Simple Moving Average
In our Demo project, we’re going to create simple moving averages (SMA) with varying precomputed windows. We’ll do 5, 10, 20, 50, 100, and 200 moving averages on the closing prices of our stock data. Then, our API can allow the client to specify a stock, date range, and SMA. From there, the API simply needs to query the database and retrieve the data.
So, the new endpoint becomes:
- /api/v1/indicators/sma/{ticker}
- from_date
- to_date
- sma_window
Precomputing the SMAs
To compute our SMAs we’ll use the following function:
def calculate_sma(data, period):
"""
Calculate the Simple Moving Average (SMA) for the given data.
:param data: A list of dictionaries containing 'date' and 'close' prices.
:param period: period used to calculate sma.
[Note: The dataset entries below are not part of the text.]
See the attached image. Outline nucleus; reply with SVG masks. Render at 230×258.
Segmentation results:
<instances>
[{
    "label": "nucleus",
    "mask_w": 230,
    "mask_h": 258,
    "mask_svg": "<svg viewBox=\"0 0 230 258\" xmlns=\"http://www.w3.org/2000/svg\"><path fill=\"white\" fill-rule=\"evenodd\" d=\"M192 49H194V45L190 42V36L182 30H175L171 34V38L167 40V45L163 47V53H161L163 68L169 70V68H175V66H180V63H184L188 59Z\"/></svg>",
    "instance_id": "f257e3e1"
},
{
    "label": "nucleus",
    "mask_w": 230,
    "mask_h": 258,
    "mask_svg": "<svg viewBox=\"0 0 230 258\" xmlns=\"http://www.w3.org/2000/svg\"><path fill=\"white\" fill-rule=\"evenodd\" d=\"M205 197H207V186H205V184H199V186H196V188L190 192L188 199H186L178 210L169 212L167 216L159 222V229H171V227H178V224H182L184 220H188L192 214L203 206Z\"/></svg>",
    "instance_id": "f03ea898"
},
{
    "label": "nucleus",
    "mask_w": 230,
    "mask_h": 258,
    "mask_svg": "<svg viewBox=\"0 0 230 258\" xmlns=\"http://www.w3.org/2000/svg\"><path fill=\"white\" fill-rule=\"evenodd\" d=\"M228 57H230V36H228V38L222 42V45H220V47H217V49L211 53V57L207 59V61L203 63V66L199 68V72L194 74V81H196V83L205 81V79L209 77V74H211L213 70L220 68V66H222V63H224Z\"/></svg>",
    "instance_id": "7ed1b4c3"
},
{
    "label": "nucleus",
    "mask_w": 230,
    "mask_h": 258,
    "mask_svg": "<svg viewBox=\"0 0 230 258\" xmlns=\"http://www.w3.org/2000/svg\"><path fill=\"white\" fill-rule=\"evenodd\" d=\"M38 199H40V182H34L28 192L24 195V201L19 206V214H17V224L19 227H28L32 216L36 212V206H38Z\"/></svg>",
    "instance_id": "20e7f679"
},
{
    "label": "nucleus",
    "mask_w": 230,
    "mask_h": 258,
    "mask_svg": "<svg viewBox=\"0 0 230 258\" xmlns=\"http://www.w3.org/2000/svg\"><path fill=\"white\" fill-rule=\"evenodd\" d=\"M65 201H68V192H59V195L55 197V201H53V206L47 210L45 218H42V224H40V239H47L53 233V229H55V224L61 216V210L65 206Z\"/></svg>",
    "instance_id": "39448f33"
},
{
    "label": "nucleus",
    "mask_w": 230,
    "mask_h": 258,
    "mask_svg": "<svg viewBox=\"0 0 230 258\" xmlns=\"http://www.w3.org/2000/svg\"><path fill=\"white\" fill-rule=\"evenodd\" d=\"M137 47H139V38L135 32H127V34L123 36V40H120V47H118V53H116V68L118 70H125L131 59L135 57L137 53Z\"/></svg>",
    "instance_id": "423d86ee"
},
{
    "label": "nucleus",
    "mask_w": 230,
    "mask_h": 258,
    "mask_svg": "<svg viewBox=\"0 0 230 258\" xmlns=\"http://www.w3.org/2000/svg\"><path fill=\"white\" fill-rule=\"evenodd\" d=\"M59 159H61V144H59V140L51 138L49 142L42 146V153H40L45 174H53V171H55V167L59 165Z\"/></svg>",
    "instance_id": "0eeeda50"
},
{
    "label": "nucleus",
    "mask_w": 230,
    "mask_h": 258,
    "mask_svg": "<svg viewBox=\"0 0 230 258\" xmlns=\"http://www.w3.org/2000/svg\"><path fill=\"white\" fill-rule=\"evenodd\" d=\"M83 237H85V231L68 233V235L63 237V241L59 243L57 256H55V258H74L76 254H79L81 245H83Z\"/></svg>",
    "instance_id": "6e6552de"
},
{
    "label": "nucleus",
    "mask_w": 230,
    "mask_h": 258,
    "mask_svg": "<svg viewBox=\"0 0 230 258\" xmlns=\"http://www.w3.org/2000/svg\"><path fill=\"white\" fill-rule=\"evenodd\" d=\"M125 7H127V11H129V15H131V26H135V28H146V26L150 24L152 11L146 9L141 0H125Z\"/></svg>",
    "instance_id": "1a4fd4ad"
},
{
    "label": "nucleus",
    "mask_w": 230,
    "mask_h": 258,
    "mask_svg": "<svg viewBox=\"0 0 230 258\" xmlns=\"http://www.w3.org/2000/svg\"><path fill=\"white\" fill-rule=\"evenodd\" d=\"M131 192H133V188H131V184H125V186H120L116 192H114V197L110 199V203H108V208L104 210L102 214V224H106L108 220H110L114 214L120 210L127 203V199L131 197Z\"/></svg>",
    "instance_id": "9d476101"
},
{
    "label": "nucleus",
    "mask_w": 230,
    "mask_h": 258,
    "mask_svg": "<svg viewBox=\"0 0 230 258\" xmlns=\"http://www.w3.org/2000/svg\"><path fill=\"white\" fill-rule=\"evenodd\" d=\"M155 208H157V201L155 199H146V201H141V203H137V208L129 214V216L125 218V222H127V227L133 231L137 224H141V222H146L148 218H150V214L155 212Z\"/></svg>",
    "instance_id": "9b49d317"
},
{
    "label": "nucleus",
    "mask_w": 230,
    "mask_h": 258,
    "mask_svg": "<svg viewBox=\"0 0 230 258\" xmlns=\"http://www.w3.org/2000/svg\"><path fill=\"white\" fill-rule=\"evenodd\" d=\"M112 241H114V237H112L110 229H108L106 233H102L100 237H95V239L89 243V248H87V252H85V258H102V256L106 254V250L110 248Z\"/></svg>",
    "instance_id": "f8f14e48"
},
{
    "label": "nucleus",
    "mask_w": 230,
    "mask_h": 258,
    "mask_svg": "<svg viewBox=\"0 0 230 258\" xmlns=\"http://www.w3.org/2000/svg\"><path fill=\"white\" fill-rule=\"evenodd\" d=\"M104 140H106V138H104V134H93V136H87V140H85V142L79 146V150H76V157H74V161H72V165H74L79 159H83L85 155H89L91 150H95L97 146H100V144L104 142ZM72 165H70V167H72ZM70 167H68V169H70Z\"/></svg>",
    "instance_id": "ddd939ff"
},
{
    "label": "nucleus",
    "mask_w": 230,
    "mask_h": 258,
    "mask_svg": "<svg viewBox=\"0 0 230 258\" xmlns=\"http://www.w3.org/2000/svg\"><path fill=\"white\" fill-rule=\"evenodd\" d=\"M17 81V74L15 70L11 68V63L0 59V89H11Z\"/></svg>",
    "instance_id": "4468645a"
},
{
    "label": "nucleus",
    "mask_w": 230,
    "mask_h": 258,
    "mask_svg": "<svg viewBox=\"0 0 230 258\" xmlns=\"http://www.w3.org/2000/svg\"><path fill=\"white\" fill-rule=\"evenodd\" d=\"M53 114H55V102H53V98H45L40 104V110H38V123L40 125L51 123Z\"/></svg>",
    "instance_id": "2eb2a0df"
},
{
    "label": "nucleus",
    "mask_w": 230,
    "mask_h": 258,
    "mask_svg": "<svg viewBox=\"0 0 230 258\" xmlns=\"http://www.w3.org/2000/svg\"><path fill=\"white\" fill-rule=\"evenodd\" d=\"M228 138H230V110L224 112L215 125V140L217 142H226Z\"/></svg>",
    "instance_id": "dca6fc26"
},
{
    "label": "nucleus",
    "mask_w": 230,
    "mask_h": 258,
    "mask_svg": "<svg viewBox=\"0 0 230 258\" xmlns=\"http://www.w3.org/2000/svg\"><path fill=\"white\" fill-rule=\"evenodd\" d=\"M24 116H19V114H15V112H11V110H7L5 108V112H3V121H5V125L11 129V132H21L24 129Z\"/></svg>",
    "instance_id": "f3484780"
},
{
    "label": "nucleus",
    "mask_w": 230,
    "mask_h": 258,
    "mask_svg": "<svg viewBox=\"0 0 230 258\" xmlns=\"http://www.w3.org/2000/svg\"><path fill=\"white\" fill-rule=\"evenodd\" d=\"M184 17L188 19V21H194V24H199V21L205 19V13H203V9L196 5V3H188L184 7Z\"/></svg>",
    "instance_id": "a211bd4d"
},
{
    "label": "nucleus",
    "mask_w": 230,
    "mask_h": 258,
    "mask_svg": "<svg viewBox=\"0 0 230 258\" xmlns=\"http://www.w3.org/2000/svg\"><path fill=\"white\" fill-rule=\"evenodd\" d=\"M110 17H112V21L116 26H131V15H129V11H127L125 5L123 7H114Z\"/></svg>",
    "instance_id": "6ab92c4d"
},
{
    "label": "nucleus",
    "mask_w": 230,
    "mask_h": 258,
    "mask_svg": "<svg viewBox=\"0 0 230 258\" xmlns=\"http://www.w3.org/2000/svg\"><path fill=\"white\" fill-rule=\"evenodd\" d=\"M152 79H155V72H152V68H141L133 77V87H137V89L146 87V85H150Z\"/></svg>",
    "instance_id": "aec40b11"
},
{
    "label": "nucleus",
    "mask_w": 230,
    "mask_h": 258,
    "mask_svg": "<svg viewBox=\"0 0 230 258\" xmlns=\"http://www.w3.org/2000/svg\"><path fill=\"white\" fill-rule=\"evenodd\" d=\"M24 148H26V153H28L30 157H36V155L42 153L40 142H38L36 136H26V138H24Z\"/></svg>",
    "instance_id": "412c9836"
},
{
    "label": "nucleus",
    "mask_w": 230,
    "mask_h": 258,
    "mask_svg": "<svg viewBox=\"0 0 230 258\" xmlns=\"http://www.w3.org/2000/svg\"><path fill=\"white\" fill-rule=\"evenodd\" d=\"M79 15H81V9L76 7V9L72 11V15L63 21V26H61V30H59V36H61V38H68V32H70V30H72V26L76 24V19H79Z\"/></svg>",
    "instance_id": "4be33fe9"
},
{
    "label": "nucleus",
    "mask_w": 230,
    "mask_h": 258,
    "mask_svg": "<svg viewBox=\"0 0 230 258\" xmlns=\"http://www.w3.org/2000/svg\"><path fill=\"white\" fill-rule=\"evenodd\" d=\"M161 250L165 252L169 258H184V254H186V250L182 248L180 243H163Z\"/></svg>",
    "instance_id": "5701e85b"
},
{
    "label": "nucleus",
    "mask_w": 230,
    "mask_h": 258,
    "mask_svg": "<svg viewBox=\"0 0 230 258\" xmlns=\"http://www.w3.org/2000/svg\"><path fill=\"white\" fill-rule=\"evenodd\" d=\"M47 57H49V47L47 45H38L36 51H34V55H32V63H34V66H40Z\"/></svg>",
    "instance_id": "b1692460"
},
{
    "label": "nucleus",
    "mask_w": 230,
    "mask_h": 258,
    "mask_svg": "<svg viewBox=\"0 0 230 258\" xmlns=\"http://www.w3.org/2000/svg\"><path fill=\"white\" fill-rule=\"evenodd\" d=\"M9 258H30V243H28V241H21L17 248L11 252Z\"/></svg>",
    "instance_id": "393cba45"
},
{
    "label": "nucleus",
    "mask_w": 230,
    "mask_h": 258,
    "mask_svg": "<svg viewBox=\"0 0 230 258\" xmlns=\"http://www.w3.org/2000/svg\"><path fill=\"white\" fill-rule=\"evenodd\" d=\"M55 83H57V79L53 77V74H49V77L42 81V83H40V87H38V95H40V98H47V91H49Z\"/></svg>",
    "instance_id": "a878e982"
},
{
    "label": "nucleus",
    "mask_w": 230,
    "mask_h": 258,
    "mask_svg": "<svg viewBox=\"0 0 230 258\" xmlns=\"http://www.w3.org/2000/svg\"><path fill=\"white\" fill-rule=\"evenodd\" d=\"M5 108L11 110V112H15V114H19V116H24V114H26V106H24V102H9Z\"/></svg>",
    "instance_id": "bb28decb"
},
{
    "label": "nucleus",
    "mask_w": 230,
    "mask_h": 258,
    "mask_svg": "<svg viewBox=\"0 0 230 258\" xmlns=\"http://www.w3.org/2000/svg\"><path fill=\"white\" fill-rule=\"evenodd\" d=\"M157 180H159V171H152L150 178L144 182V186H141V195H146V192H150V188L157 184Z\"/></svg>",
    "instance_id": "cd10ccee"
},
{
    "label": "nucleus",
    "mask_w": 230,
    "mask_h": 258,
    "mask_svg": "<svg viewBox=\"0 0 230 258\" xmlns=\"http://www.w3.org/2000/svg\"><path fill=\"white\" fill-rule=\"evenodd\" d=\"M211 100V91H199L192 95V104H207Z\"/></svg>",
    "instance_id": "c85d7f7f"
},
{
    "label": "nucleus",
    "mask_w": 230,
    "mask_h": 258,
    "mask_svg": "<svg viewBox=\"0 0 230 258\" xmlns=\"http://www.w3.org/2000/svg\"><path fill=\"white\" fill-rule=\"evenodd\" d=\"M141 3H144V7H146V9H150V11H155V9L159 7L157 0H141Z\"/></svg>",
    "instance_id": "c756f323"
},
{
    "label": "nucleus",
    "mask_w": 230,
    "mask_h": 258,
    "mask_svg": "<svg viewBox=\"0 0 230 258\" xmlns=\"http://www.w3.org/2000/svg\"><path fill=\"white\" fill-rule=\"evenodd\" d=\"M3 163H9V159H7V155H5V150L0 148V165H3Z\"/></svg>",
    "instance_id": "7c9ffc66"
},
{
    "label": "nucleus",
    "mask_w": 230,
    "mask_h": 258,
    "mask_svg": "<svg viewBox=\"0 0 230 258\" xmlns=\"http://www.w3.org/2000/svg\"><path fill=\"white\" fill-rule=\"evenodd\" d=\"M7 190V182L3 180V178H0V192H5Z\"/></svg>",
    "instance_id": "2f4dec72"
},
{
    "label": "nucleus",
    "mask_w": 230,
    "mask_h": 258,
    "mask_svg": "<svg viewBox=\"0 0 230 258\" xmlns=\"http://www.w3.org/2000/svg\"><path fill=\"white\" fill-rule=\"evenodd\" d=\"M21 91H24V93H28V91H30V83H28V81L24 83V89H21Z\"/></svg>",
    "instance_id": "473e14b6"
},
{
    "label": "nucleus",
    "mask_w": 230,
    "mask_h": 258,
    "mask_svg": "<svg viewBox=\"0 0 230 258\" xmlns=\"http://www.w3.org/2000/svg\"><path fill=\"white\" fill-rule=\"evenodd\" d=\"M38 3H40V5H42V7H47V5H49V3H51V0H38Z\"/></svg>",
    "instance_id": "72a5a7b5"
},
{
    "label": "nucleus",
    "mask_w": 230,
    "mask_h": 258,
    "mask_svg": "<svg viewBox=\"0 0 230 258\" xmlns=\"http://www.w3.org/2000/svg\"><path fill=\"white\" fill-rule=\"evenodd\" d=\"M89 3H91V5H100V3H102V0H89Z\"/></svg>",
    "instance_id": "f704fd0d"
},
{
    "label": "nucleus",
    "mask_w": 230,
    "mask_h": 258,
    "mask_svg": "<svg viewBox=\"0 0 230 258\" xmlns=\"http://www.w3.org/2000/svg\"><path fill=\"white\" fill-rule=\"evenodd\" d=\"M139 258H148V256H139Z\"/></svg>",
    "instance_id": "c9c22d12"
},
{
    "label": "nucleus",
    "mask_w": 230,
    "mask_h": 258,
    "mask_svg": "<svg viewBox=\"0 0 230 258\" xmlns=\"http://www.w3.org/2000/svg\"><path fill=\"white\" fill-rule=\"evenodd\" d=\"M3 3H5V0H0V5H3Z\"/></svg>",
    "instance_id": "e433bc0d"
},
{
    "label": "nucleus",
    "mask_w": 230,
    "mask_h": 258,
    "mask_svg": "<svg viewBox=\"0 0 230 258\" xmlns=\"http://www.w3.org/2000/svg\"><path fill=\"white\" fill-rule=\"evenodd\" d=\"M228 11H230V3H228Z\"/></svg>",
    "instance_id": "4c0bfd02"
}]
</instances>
:return: A list of dictionaries with an additional 'SMA' key.
"""
close_prices = [entry['close'] for entry in data]
sma_values = []
for i in range(len(close_prices)):
if i + 1 < period:
sma_values.append(None)
else:
sma = sum(close_prices[i + 1 - period:i + 1]) / period
sma_values.append(sma)
for i in range(len(data)):
data[i]['SMA'] = sma_values[i]
return data
A simple moving average allows us to see general trends on the closing price of the stock, which helps to smooth the data. Looking at daily closing price can be messy since it’s volatile. Looking at a smoothing average across different windows allows us to see the general trends.
Recall that our datbase has around 25 million rows of data, so doing the precompuation on your PC might take some time. With one thread, this took roughly 4 hours to compute on my PC. In another blog post, we’ll explore some techniques using workers, which can drastically reduce this time by processing the data in parallel on separate threads and machines.
This is an example of our precomupted data for 5, 20, 50, 100, and 200 day SMA indicators.
You can see from our chart, why an SMA might be valuable. From our generated data, you can see that by increasing the window or period of the SMA, that the trend is smoothed by removing the noise in the data.
Next Steps
So far, we have precomputed the 5, 10, 20, 50, 100, and 200 day SMAs for ALL tickers in our database across all dates. This took several hours on one machine (we’ll look at ways to improve this in a later post) but we now have a computed resource in which a client can consume via an API. The advantage here is that our API can simply query this data, rather than doing calculations on the fly. This will enable us to make our API quick and efficient for clients, while our backend processes handle the heavy lifting with the number crunching!
Next, we’ll build our API layer to expose these SMA resources via a simple RESTful API.